** Task prompt **
Your task is to write out the entire listing exactly, omitting its pictures.

** Provided data **
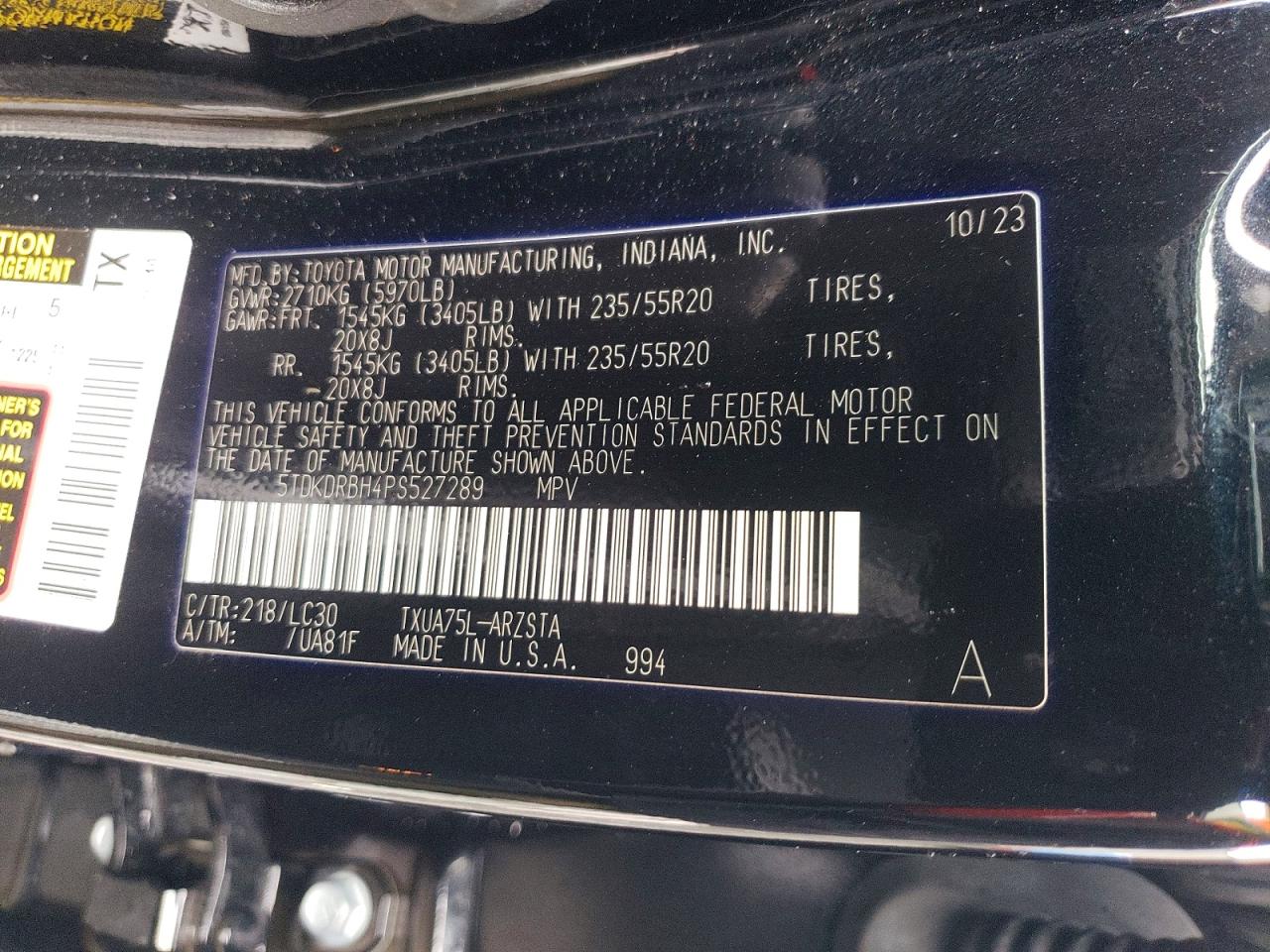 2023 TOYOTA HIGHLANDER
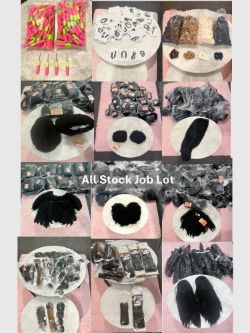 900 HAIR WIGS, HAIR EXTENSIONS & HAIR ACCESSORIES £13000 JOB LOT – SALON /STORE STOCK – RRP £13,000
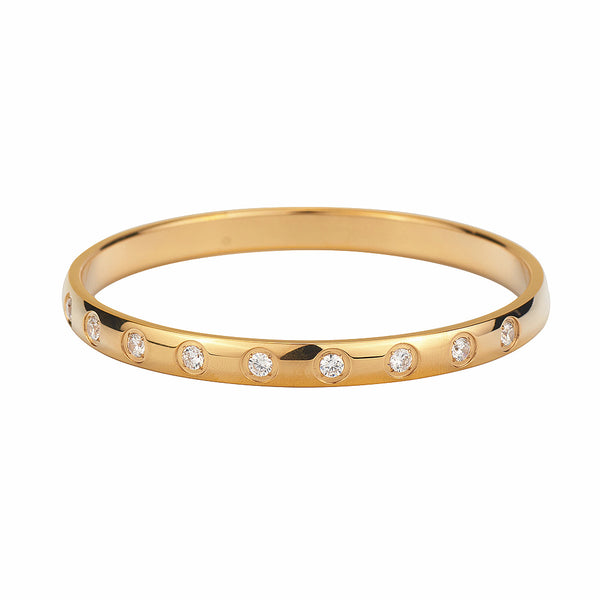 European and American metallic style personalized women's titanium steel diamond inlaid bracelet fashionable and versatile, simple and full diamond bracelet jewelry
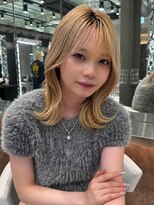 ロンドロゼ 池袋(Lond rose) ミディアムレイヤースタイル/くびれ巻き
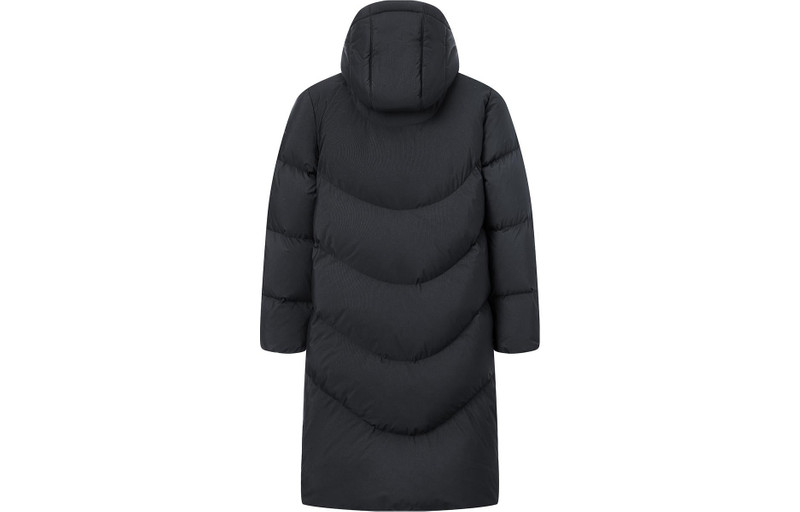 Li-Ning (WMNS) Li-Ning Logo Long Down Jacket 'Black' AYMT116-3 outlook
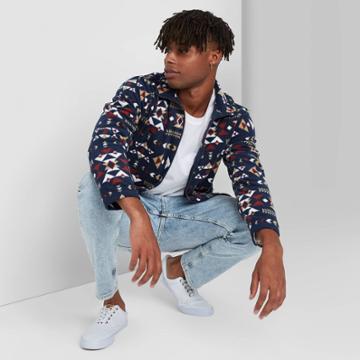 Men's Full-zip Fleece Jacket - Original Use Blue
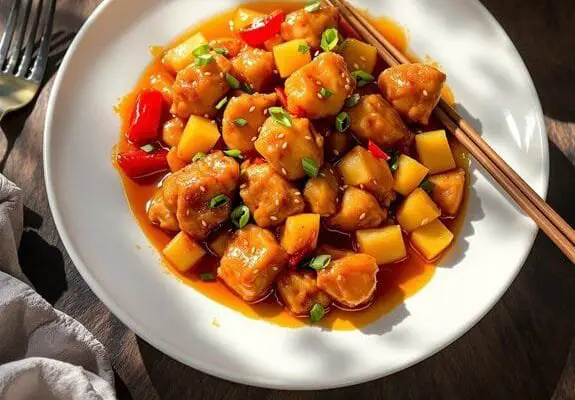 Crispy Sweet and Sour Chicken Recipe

** Task response **
 2023 TOYOTA HIGHLANDER
 900 HAIR WIGS, HAIR EXTENSIONS & HAIR ACCESSORIES £13000 JOB LOT – SALON /STORE STOCK – RRP £13,000
 European and American metallic style personalized women's titanium steel diamond inlaid bracelet fashionable and versatile, simple and full diamond bracelet jewelry
 ロンドロゼ 池袋(Lond rose) ミディアムレイヤースタイル/くびれ巻き
 Li-Ning (WMNS) Li-Ning Logo Long Down Jacket 'Black' AYMT116-3 outlook
 Men's Full-zip Fleece Jacket - Original Use Blue
 Crispy Sweet and Sour Chicken Recipe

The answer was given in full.